Problem to work on: In the outage report below, can you write out the passage starting with "On January 31st" and going on through "of the database.", swapping every "staging environment" for "test environment"?

This incident caused the GitLab.com service to be unavailable for many hours. We also lost some production data that we were eventually unable to recover. Specifically, we lost modifications to database data such as projects, comments, user accounts, issues and snippets, that took place between 17:20 and 00:00 UTC on January 31. Our best estimate is that it affected roughly 5,000 projects, 5,000 comments and 700 new user accounts. Code repositories or wikis hosted on GitLab.com were unavailable during the outage, but were not affected by the data loss. GitLab Enterprise customers, GitHost customers, and self-hosted GitLab CE users were not affected by the outage, or the data loss.

Losing production data is unacceptable. To ensure this does not happen again we're working on multiple improvements to our operations & recovery procedures for GitLab.com. In this article we'll look at what went wrong, what we did to recover, and what we'll do to prevent this from happening in the future.

To the GitLab.com users whose data we lost and to the people affected by the outage: we're sorry. I apologize personally, as GitLab's CEO, and on behalf of everyone at GitLab.

Database Setup

GitLab.com currently uses a single primary and a single secondary in hot-standby mode. The standby is only used for failover purposes. In this setup a single database has to handle all the load, which is not ideal. The primary's hostname is db1.cluster.gitlab.com, while the secondary's hostname is db2.cluster.gitlab.com.

In the past we've had various other issues with this particular setup due to db1.cluster.gitlab.com being a single point of failure. For example:

Timeline

On January 31st an engineer started setting up multiple PostgreSQL servers in our staging environment. The plan was to try out pgpool-II to see if it would reduce the load on our database by load balancing queries between the available hosts. Here is the issue for that plan: infrastructure#259.

± 17:20 UTC: prior to starting this work, our engineer took an LVM snapshot of the production database and loaded this into the staging environment. This was necessary to ensure the staging database was up to date, allowing for more accurate load testing. This procedure normally happens automatically once every 24 hours (at 01:00 UTC), but they wanted a more up to date copy of the database.

± 19:00 UTC: GitLab.com starts experiencing an increase in database load due to what we suspect was spam. In the week leading up to this event GitLab.com had been experiencing similar problems, but not this severe. One of the problems this load caused was that many users were not able to post comments on issues and merge requests. Getting the load under control took several hours.

We would later find out that part of the load was caused by a background job trying to remove a GitLab employee and their associated data. This was the result of their account being flagged for abuse and accidentally scheduled for removal. More information regarding this particular problem can be found in the issue "Removal of users by spam should not hard delete".

± 23:00 UTC: Due to the increased load, our PostgreSQL secondary's replication process started to lag behind. The replication failed as WAL segments needed by the secondary were already removed from the primary. As GitLab.com was not using WAL archiving, the secondary had to be re-synchronised manually. This involves removing the existing data directory on the secondary, and running pg_basebackup to copy over the database from the primary to the secondary.

One of the engineers went to the secondary and wiped the data directory, then ran pg_basebackup. Unfortunately pg_basebackup would hang, producing no meaningful output, despite the --verbose option being set. After a few tries pg_basebackup mentioned that it could not connect due to the master not having enough available replication connections (as controlled by the max_wal_senders option).

Supplied information:
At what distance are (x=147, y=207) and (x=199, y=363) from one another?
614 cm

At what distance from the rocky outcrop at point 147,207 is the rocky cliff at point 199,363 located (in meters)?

Result for this exercise:
On January 31st an engineer started setting up multiple PostgreSQL servers in our test environment. The plan was to try out pgpool-II to see if it would reduce the load on our database by load balancing queries between the available hosts. Here is the issue for that plan: infrastructure#259.

± 17:20 UTC: prior to starting this work, our engineer took an LVM snapshot of the production database and loaded this into the test environment. This was necessary to ensure the staging database was up to date, allowing for more accurate load testing. This procedure normally happens automatically once every 24 hours (at 01:00 UTC), but they wanted a more up to date copy of the database.